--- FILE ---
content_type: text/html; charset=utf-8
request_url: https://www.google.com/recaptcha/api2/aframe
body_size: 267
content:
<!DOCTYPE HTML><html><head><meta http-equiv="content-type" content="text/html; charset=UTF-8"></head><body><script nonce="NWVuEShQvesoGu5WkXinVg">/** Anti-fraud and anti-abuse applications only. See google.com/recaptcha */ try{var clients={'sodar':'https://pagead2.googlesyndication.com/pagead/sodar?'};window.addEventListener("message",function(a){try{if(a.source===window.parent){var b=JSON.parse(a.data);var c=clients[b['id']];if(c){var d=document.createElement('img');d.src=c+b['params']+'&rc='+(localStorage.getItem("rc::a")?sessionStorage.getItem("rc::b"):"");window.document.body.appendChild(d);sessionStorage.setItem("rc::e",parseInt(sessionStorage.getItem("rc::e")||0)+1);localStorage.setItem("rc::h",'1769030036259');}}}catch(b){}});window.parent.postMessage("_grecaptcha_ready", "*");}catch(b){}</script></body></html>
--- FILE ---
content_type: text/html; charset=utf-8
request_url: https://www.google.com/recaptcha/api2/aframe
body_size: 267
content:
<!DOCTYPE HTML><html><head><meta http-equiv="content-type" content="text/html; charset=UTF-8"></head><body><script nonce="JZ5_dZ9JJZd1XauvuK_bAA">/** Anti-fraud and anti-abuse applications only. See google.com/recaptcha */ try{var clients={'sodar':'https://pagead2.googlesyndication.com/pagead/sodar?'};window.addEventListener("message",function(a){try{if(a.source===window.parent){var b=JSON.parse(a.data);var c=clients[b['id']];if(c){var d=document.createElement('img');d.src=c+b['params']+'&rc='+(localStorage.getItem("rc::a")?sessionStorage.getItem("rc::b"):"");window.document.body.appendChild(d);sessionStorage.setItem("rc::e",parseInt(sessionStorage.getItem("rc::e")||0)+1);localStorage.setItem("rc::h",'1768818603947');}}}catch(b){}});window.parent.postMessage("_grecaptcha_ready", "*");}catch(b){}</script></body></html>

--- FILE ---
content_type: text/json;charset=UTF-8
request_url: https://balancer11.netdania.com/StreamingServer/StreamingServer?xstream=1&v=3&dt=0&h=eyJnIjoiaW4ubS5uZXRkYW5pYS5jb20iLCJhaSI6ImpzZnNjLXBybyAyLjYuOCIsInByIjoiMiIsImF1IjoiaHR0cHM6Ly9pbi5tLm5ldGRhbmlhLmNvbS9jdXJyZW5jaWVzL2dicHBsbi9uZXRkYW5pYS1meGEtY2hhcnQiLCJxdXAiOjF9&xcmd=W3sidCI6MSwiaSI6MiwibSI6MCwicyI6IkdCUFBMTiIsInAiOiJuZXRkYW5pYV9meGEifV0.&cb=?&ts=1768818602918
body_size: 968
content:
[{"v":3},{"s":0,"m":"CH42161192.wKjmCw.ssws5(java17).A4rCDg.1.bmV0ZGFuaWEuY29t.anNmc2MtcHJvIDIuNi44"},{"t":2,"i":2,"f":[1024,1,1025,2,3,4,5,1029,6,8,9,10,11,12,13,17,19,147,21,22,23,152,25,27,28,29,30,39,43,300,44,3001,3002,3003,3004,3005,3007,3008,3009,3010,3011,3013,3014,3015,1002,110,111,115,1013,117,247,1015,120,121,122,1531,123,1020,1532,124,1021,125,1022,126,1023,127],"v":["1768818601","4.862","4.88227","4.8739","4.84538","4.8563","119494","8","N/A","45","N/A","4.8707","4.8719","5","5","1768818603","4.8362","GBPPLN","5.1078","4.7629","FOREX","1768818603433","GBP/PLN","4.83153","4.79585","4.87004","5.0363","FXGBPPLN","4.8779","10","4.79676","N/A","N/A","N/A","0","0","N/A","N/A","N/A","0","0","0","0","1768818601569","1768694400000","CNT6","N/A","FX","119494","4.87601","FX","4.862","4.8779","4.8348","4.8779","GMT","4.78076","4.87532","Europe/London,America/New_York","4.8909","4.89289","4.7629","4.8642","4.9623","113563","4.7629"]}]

ASSIGNMENT: Make a verbatim transcription of all the material.

SOLUTION:
--- FILE ---
content_type: text/html; charset=utf-8
request_url: https://www.google.com/recaptcha/api2/aframe
body_size: 267
content:
<!DOCTYPE HTML><html><head><meta http-equiv="content-type" content="text/html; charset=UTF-8"></head><body><script nonce="NWVuEShQvesoGu5WkXinVg">/** Anti-fraud and anti-abuse applications only. See google.com/recaptcha */ try{var clients={'sodar':'https://pagead2.googlesyndication.com/pagead/sodar?'};window.addEventListener("message",function(a){try{if(a.source===window.parent){var b=JSON.parse(a.data);var c=clients[b['id']];if(c){var d=document.createElement('img');d.src=c+b['params']+'&rc='+(localStorage.getItem("rc::a")?sessionStorage.getItem("rc::b"):"");window.document.body.appendChild(d);sessionStorage.setItem("rc::e",parseInt(sessionStorage.getItem("rc::e")||0)+1);localStorage.setItem("rc::h",'1769030036259');}}}catch(b){}});window.parent.postMessage("_grecaptcha_ready", "*");}catch(b){}</script></body></html>
--- FILE ---
content_type: text/html; charset=utf-8
request_url: https://www.google.com/recaptcha/api2/aframe
body_size: 267
content:
<!DOCTYPE HTML><html><head><meta http-equiv="content-type" content="text/html; charset=UTF-8"></head><body><script nonce="JZ5_dZ9JJZd1XauvuK_bAA">/** Anti-fraud and anti-abuse applications only. See google.com/recaptcha */ try{var clients={'sodar':'https://pagead2.googlesyndication.com/pagead/sodar?'};window.addEventListener("message",function(a){try{if(a.source===window.parent){var b=JSON.parse(a.data);var c=clients[b['id']];if(c){var d=document.createElement('img');d.src=c+b['params']+'&rc='+(localStorage.getItem("rc::a")?sessionStorage.getItem("rc::b"):"");window.document.body.appendChild(d);sessionStorage.setItem("rc::e",parseInt(sessionStorage.getItem("rc::e")||0)+1);localStorage.setItem("rc::h",'1768818603947');}}}catch(b){}});window.parent.postMessage("_grecaptcha_ready", "*");}catch(b){}</script></body></html>

--- FILE ---
content_type: text/json;charset=UTF-8
request_url: https://balancer11.netdania.com/StreamingServer/StreamingServer?xstream=1&v=3&dt=0&h=eyJnIjoiaW4ubS5uZXRkYW5pYS5jb20iLCJhaSI6ImpzZnNjLXBybyAyLjYuOCIsInByIjoiMiIsImF1IjoiaHR0cHM6Ly9pbi5tLm5ldGRhbmlhLmNvbS9jdXJyZW5jaWVzL2dicHBsbi9uZXRkYW5pYS1meGEtY2hhcnQiLCJxdXAiOjF9&xcmd=W3sidCI6MSwiaSI6MiwibSI6MCwicyI6IkdCUFBMTiIsInAiOiJuZXRkYW5pYV9meGEifV0.&cb=?&ts=1768818602918
body_size: 968
content:
[{"v":3},{"s":0,"m":"CH42161192.wKjmCw.ssws5(java17).A4rCDg.1.bmV0ZGFuaWEuY29t.anNmc2MtcHJvIDIuNi44"},{"t":2,"i":2,"f":[1024,1,1025,2,3,4,5,1029,6,8,9,10,11,12,13,17,19,147,21,22,23,152,25,27,28,29,30,39,43,300,44,3001,3002,3003,3004,3005,3007,3008,3009,3010,3011,3013,3014,3015,1002,110,111,115,1013,117,247,1015,120,121,122,1531,123,1020,1532,124,1021,125,1022,126,1023,127],"v":["1768818601","4.862","4.88227","4.8739","4.84538","4.8563","119494","8","N/A","45","N/A","4.8707","4.8719","5","5","1768818603","4.8362","GBPPLN","5.1078","4.7629","FOREX","1768818603433","GBP/PLN","4.83153","4.79585","4.87004","5.0363","FXGBPPLN","4.8779","10","4.79676","N/A","N/A","N/A","0","0","N/A","N/A","N/A","0","0","0","0","1768818601569","1768694400000","CNT6","N/A","FX","119494","4.87601","FX","4.862","4.8779","4.8348","4.8779","GMT","4.78076","4.87532","Europe/London,America/New_York","4.8909","4.89289","4.7629","4.8642","4.9623","113563","4.7629"]}]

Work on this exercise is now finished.